Selesaikan Berikut Ini:
(1) Tuliskan bagian tulisan tentang kebangkitan bangsa mulai dari "Wednesday, May 21, 2008" sampai dengan "dengan berbagai cara.", tanpa mengubah satu kata pun.
(2) Teruskan tulisan tentang kebangkitan bangsa mulai setelah kalimat terakhir yang tercantum.

Kutipan Teks:
▼
Wednesday, May 21, 2008

Apanya Yang Bangkit?

20 Mei 2 hari lalu, bangsa ini menghadapi sebuah momen yang konon katanya teramat penting, karena dinilai menjadi tonggak kebangkitan dari sebuah keterpurukan yang berkepanjangan. Bahkan Presiden kita dengan pede mencanangkan Indonesia Bisa. Sebuah jargon yang mungkin menandakan optimisme dalam membangun negeri ini, termasuk bangkit dari keterpurukan. Maunya sih, kalau dari asumsi saya, dengan jargon itu, kita diharapkan punya semangat juang yang lebih tinggi lagi, untuk bisa membangkitkan bangsa yang sebetulnya layak jadi salah satu macan Asia bahkan dunia ini, dengan berbagai cara.
▲
Informasi Sumber:
▼
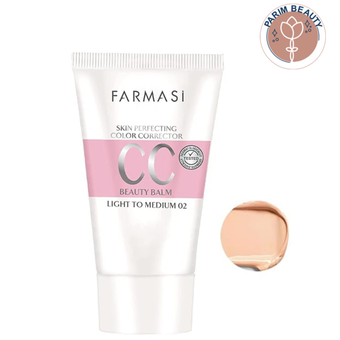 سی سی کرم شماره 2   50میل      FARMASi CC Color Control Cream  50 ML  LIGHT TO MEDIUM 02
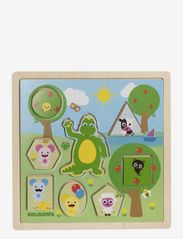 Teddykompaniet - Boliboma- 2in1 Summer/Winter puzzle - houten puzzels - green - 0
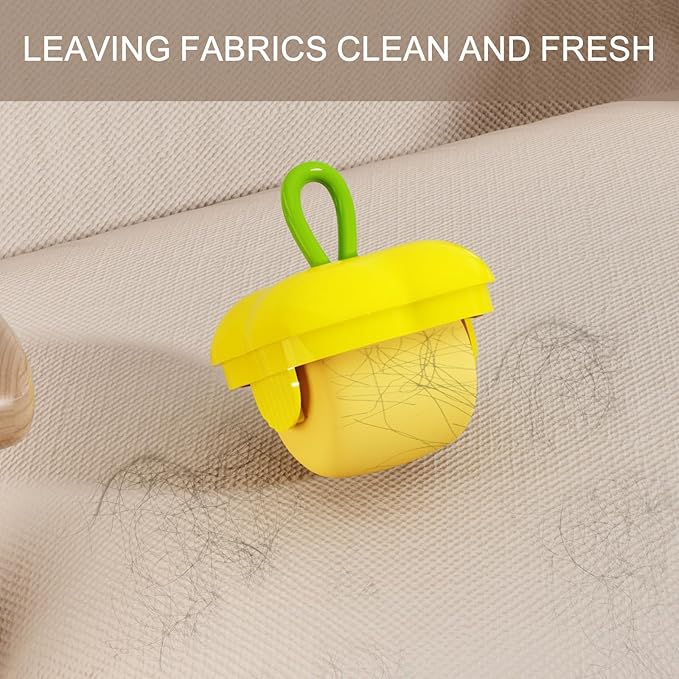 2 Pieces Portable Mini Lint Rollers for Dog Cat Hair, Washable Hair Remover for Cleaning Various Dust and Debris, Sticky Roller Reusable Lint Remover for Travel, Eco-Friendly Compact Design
▲
▼
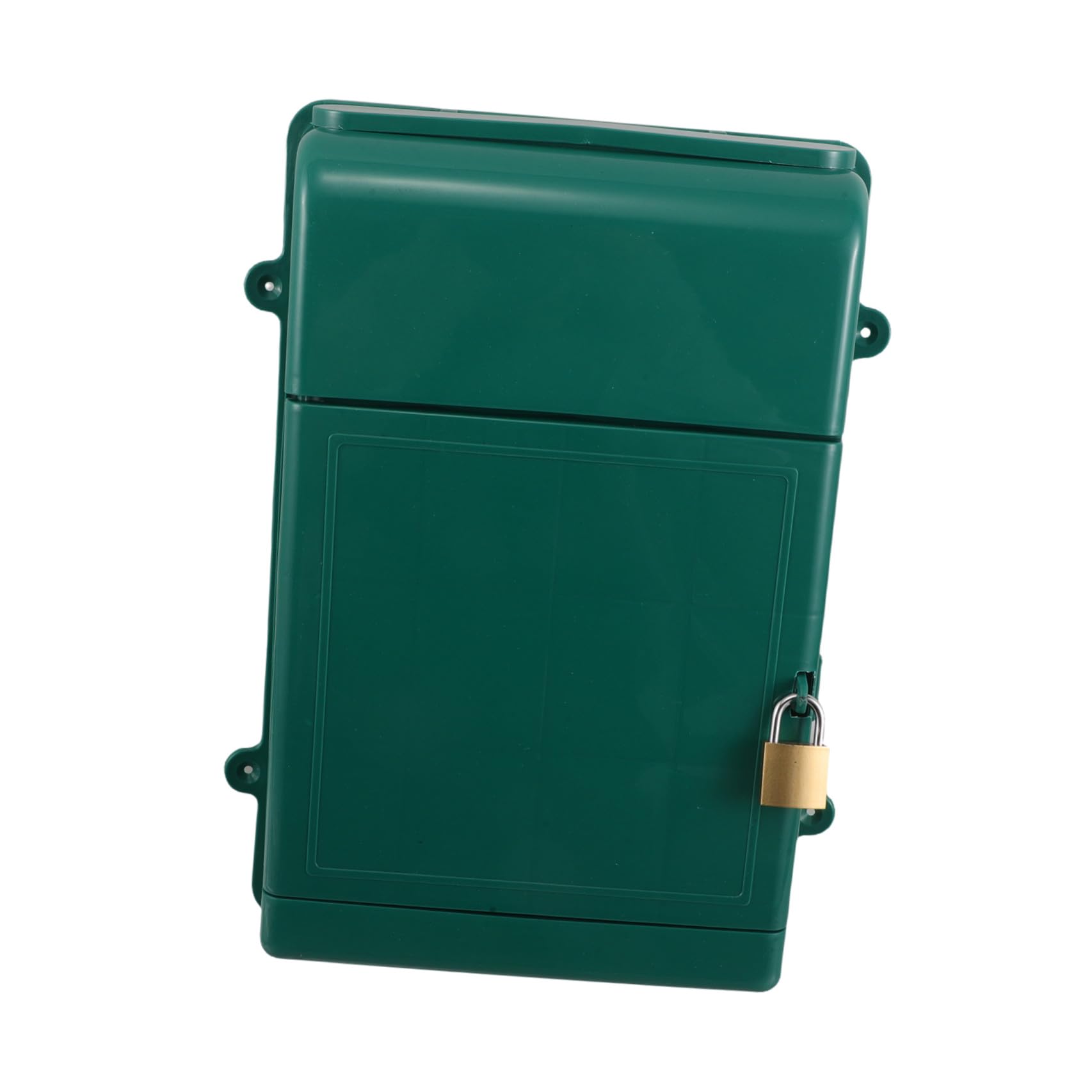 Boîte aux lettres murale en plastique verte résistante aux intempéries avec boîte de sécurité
▲
Jawaban Tiap Tugas:
(1)
Wednesday, May 21, 2008

Apanya Yang Bangkit?

20 Mei 2 hari lalu, bangsa ini menghadapi sebuah momen yang konon katanya teramat penting, karena dinilai menjadi tonggak kebangkitan dari sebuah keterpurukan yang berkepanjangan. Bahkan Presiden kita dengan pede mencanangkan Indonesia Bisa. Sebuah jargon yang mungkin menandakan optimisme dalam membangun negeri ini, termasuk bangkit dari keterpurukan. Maunya sih, kalau dari asumsi saya, dengan jargon itu, kita diharapkan punya semangat juang yang lebih tinggi lagi, untuk bisa membangkitkan bangsa yang sebetulnya layak jadi salah satu macan Asia bahkan dunia ini, dengan berbagai cara.

(2)
Itu peringatan 2 hari lalu, yang ternyata juga dalam perjalanan menuju 20 Mei, ditandai juga dengan kabar duka, ketika aktor sekaligus politisi kenamaan Sophan Sophiaan, harus mengakhiri perjalanan hidupnya sesudah terjungkal dari motor Harley Davidsonnya, akibat melindas sebuah lubang yang cukup dalam. Tapi kalau kita melihat, perjalanan menuju akhir bulan ini, ternyata justru aksi-aksi keras dari teman-teman mahasiswalah yang kerap mewarnai pemberitaan di media massa. Bentrok di Serang, rusuh di beberapa kota lain, bahkan Surabaya pun juga tidak luput dari unjuk rasa, menentang upaya pemerintah menaikkan harga BBM, alias Bahan Bakar Minyak, yang karena sering naik, oleh sebagian kalangan kita yang dari Jawa, diplesetkan menjadi Bolak-Balik Mundhak.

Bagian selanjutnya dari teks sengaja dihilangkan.